Alıştırma bölümleri -
- A) Lütfen enstitü haberine göre şu soruları kısaca yanıtlayın:
(i) Tarihi Kışla Binası hangi yılda, kim tarafından yaptırıldı?
(ii) YABBE kaç bilim adamının ülkeye dönerek akademik kadroya katılmasıyla açıldı?
(iii) Enstitünün çalışmalarıyla ilgili soruları üniversitenin hangi birimi yanıtladı?
- B) Enstitü haberini kaldığı yerden sürdürün.

Belge metni -

________

Beykoz Tarihi Kışla Binası’nda kurulan Bezmialem Vakıf Üniversitesi Yaşam Bilimleri ve Biyoteknoloji Enstitüsü araştırmalara başladı.
Beykoz’da 1863 yılında Sultan Abdülaziz tarafından yaptırılan Tarihi Kışla Binası’nda kurulan Bezmialem Vakıf Üniversitesi Yaşam Bilimleri ve Biyoteknoloji Enstitüsü (YABBE), sağlık ve biyoteknoloji alanında araştırmalara başladı.
Dünyanın önde gelen üniversitelerinden 6 bilim adamının ülkeye dönerek akademik kadroya katılmasıyla açılan YABBE’de tamamen dışa bağımlı olduğumuz endüstriyel enzimler, Hepatit B aşı üretimi, sıtma paraziti, Kırım Kongo kanamalı ateş virüsü ve parathormon gibi alanlarda çalışmalar yapılıyor. Üniversitenin Kurumsal İletişim Direktörlüğü enstitünün çalışmaları, bilim dünyası ve ülkemize katkıları hakkında sorularımızı yanıtladı.
Enstitünün kuruluş amacı hakkında bilgi verir misiniz?

________

Verilen kayıtlar -

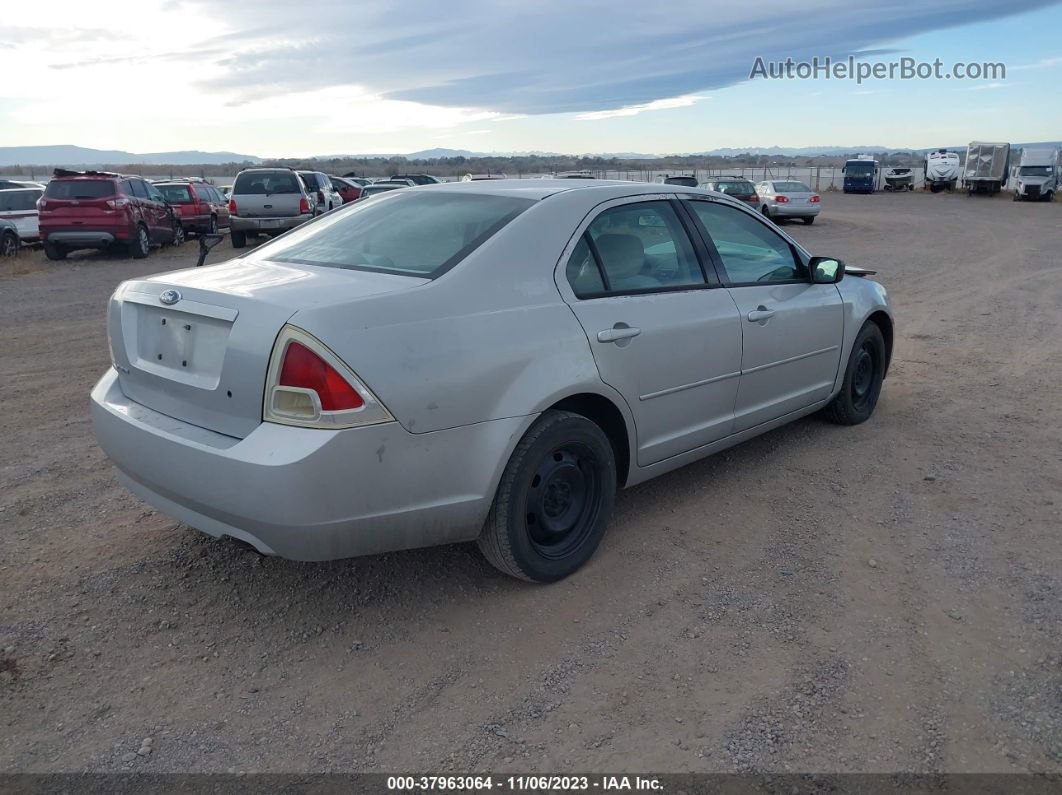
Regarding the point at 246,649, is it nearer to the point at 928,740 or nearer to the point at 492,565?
the point at 492,565

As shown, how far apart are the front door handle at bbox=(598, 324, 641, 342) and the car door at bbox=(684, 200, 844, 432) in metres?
0.93

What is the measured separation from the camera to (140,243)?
1717 cm

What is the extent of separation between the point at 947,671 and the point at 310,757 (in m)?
2.25

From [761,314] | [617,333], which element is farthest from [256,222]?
A: [617,333]

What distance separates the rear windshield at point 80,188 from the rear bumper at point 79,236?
0.68 meters

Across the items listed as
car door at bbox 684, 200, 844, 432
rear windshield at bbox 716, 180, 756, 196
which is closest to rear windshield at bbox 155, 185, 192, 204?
rear windshield at bbox 716, 180, 756, 196

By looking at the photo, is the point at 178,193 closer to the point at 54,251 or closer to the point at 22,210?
the point at 22,210

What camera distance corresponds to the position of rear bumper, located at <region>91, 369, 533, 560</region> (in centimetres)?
291

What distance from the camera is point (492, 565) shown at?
375 centimetres

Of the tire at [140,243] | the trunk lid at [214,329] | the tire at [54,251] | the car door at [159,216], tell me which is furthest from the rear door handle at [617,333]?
the car door at [159,216]

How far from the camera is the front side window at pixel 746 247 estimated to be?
461 cm

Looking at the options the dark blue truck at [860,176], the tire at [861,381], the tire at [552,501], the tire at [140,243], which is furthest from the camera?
the dark blue truck at [860,176]

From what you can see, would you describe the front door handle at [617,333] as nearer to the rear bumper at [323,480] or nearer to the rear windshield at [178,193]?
the rear bumper at [323,480]

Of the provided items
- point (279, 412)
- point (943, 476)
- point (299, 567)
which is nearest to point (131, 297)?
point (279, 412)
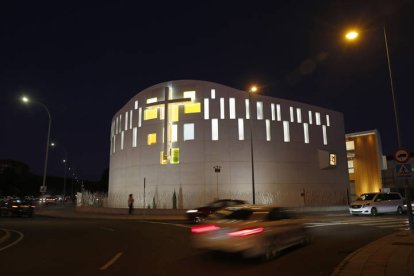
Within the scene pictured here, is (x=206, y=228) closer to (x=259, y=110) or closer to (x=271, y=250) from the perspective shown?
(x=271, y=250)

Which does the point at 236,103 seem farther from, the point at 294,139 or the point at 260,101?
the point at 294,139

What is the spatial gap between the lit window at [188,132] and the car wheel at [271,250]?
28894mm

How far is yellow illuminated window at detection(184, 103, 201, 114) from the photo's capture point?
3878 centimetres

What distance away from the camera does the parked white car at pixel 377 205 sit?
2508 cm

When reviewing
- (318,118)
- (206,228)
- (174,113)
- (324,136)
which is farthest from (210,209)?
(318,118)

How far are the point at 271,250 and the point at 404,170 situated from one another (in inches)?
312

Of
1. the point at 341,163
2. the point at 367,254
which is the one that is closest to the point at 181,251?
the point at 367,254

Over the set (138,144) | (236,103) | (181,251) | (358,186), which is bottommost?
(181,251)

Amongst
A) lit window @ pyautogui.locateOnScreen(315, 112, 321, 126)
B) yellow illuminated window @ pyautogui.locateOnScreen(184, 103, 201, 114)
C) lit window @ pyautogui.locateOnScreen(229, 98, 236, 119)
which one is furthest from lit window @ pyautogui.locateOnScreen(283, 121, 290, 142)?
yellow illuminated window @ pyautogui.locateOnScreen(184, 103, 201, 114)

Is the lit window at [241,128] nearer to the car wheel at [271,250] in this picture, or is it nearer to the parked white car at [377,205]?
the parked white car at [377,205]

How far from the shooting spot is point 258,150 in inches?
1531

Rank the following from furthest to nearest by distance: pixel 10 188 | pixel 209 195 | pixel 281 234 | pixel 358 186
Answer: pixel 10 188 < pixel 358 186 < pixel 209 195 < pixel 281 234

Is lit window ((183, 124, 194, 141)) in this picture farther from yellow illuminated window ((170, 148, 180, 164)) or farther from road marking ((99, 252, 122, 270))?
road marking ((99, 252, 122, 270))

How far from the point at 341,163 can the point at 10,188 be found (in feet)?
224
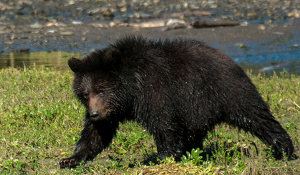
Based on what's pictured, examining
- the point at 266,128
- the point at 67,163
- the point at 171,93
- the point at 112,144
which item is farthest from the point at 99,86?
the point at 266,128

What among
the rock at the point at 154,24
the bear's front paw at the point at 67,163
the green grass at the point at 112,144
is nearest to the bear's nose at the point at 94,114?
the green grass at the point at 112,144

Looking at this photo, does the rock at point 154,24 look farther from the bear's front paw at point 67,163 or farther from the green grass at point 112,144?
the bear's front paw at point 67,163

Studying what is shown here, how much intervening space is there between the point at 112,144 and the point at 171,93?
163 cm

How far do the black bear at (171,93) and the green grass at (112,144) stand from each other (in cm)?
34

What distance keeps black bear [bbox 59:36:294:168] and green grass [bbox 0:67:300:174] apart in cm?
34

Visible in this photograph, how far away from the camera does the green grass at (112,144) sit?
15.4 ft

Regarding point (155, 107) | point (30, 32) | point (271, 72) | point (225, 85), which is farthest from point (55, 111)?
point (30, 32)

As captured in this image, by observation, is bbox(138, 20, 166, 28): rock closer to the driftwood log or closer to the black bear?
the driftwood log

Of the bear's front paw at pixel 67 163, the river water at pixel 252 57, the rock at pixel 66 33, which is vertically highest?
the rock at pixel 66 33

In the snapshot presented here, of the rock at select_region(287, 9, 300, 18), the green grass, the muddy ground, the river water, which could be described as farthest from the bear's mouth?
the rock at select_region(287, 9, 300, 18)

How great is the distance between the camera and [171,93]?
5.27 meters

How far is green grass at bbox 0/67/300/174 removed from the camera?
469 centimetres

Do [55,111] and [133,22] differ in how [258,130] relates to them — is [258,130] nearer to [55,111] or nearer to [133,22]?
[55,111]

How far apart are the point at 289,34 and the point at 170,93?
42.1ft
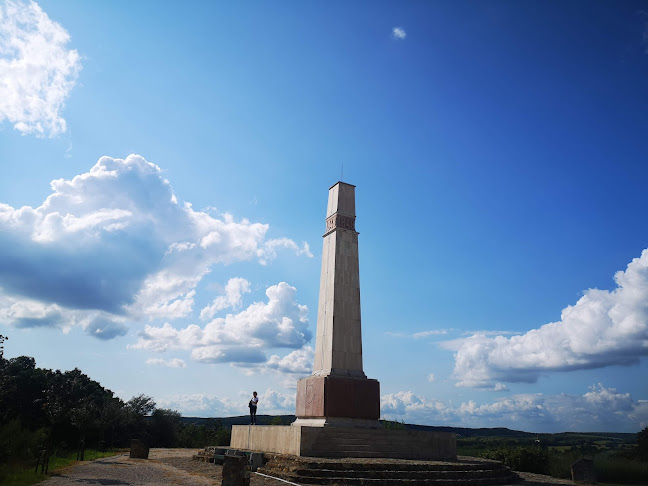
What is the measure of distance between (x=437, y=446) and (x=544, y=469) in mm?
6916

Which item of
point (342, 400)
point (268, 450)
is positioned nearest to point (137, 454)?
point (268, 450)

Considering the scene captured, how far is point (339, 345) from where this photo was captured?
2083cm

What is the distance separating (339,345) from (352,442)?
4175 mm

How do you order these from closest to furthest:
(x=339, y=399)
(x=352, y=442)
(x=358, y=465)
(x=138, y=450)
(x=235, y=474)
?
(x=235, y=474)
(x=358, y=465)
(x=352, y=442)
(x=339, y=399)
(x=138, y=450)

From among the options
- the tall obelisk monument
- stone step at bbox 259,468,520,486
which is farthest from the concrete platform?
stone step at bbox 259,468,520,486

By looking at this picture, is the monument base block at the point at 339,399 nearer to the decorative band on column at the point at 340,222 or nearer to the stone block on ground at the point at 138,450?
the decorative band on column at the point at 340,222

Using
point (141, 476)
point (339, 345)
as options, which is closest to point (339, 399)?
point (339, 345)

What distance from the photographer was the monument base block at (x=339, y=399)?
1945 centimetres

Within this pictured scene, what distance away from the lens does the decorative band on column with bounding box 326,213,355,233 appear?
23.1 m

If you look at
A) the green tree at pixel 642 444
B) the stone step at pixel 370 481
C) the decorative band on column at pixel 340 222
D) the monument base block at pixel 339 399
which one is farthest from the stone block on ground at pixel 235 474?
the green tree at pixel 642 444

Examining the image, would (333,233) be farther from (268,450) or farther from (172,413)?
(172,413)

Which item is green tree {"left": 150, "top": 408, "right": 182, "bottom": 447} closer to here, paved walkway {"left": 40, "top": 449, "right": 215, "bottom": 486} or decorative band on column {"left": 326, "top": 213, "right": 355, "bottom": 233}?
paved walkway {"left": 40, "top": 449, "right": 215, "bottom": 486}

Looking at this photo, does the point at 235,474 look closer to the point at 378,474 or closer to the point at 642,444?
the point at 378,474

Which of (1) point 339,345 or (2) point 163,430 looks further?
(2) point 163,430
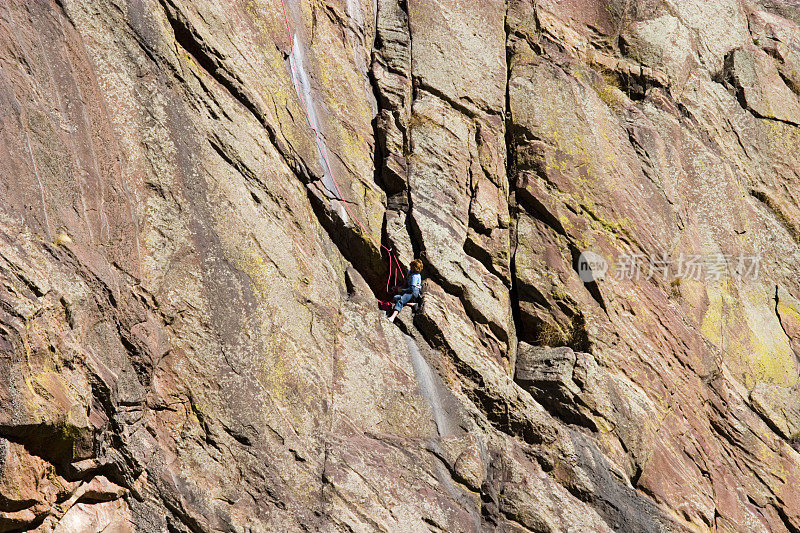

________

Görev yanıtları -
- A)
(i) 1863 yılında, Sultan Abdülaziz tarafından.
(ii) 6 bilim adamının.
(iii) Kurumsal İletişim Direktörlüğü.

- B)
Ülkemiz için eğitim, araştırma ve endüstriyel üretim alanlarının atbaşı götürülmesi ve bu alanları besleyecek insan kaynağının güçlü bir şekilde yetiştirilmesine ihtiyaç vardır. Bu enstitüde yapılmak istenen de budur. Bu çalışmalar hem tersine beyin göçü için önemli bir aşama niteliği taşıyor hem de sağlık alanında yapılan ithalatı azaltmaya yönelik ciddi bir kaynak oluşturmayı hedefliyor.
Akademik kadro ve birimleriniz nelerdir?
Enstitüde 10 laboratuvar bulunuyor. Zamanla yaklaşık 100 kişilik akademik kadronun yer alacağı enstitüde ilk aşamada yurt dışından getirilen 6 öğretim üyesi göreve başladı. Her öğretim üyesi ile birlikte doktoralı uzman araştırmacılar, doktora ve yüksek lisans öğrencileri ve teknisyenin çalıştığı enstitümüzde, yeni araştırmacı öğretim üyesi ilave katılımlarla tamamlanacaktır.
Bilimsel çalışmalarınızı ne şekilde yürütüyorsunuz?
Beykoz’daki enstitüde endüstriyel enzim ar-ge’si ve üretimi, üniversite-sanayi işbirliğinin güzel bir örneğini temsil etmektedir. Ülkemizin 30 yıl geriden geldiği bu alanda, değerli biyokimyasallar üretilmeye çalışılmaktadır. Rekombinant DNA ve mikrobiyel sistemler vasıtasıyla üretilen ürünler 100 milyar doların üstünde rakamlara ulaşan sektörlerdir ve Türkiye bunların tamamını ithal etmektedir.
Uluslararası bilim çevrelerindeki hedefleriniz nelerdir?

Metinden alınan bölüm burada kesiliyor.